- Task requirements
The records below are to be repeated exactly, minus any pictures.
*** Records to use Section Begins ***
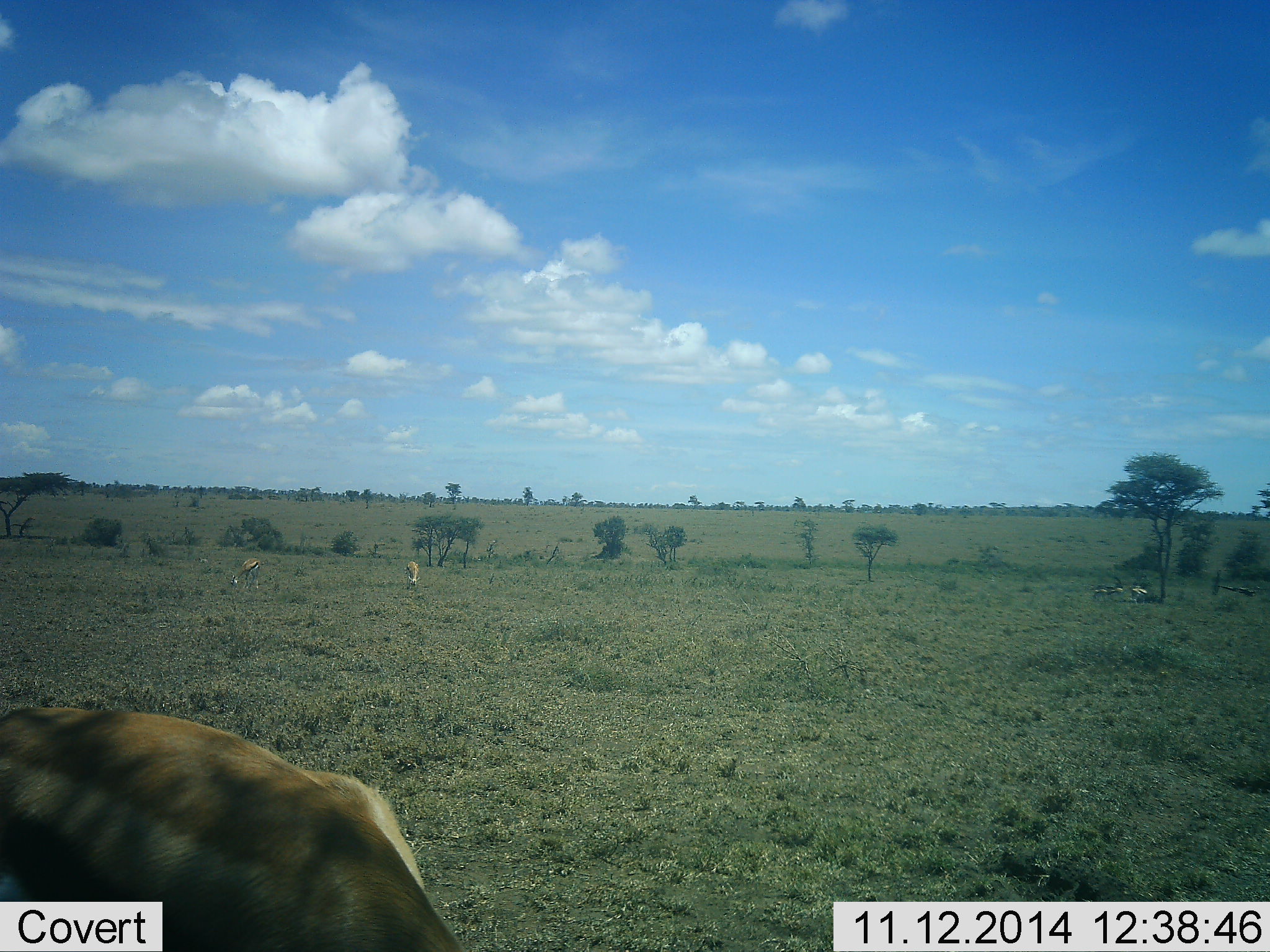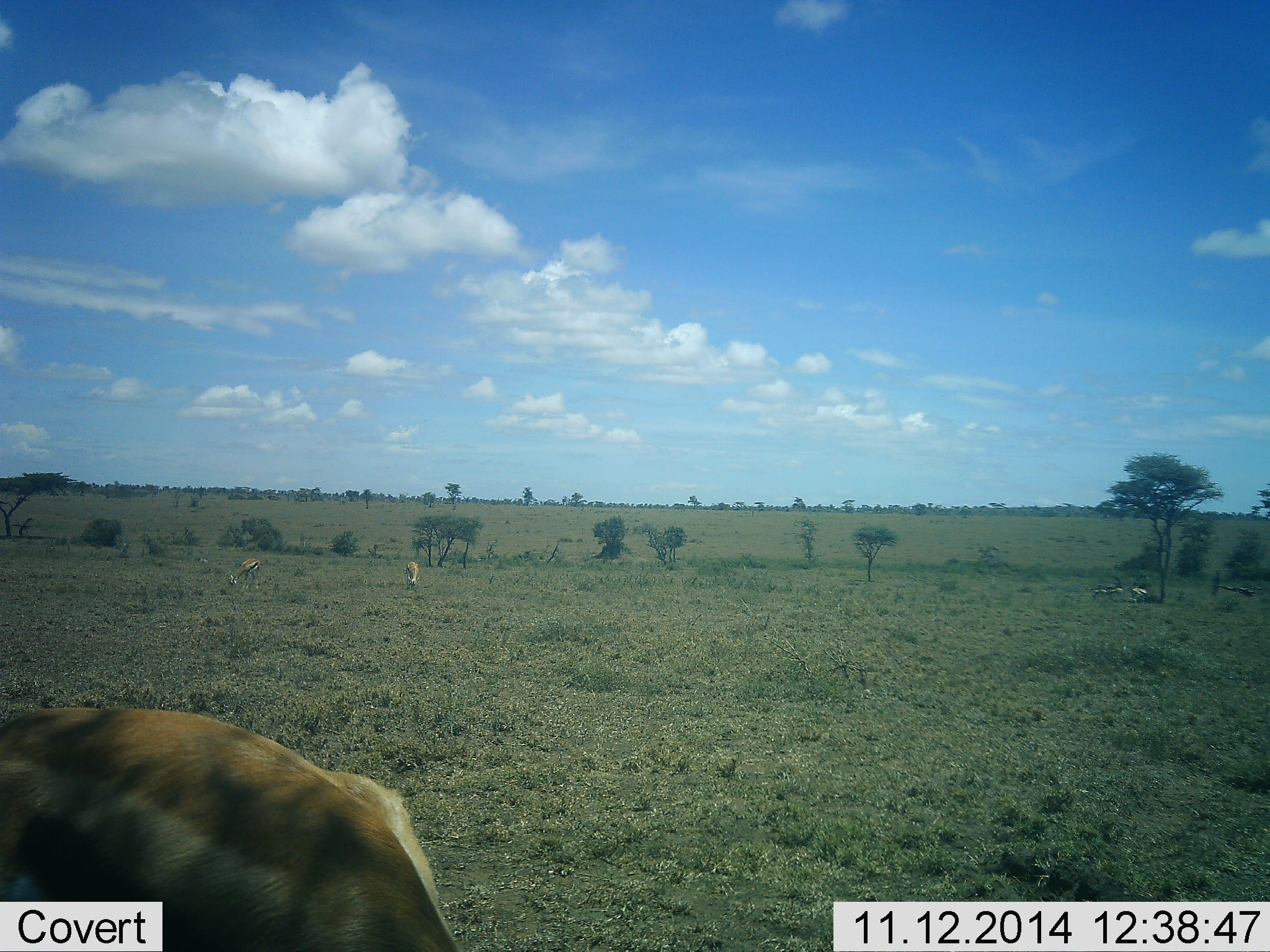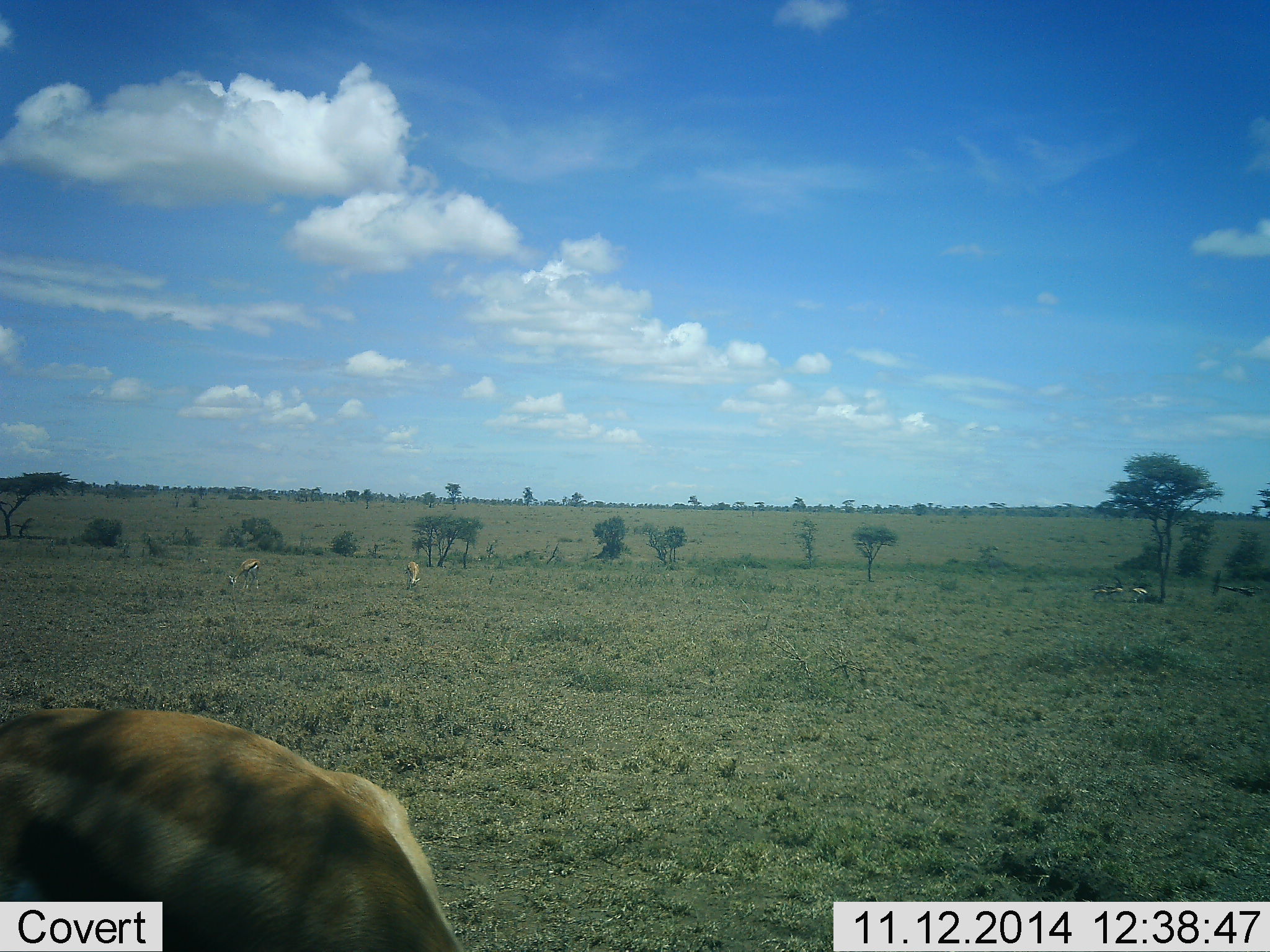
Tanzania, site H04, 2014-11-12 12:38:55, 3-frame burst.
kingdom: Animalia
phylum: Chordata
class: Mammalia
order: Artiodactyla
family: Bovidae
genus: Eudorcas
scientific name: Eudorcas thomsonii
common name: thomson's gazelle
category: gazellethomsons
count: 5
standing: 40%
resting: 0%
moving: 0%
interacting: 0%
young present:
*** Records to use Section Ends ***
- Written response
Tanzania, site H04, 2014-11-12 12:38:55, 3-frame burst.
kingdom: Animalia
phylum: Chordata
class: Mammalia
order: Artiodactyla
family: Bovidae
genus: Eudorcas
scientific name: Eudorcas thomsonii
common name: thomson's gazelle
category: gazellethomsons
count: 5
standing: 40%
resting: 0%
moving: 0%
interacting: 0%
young present:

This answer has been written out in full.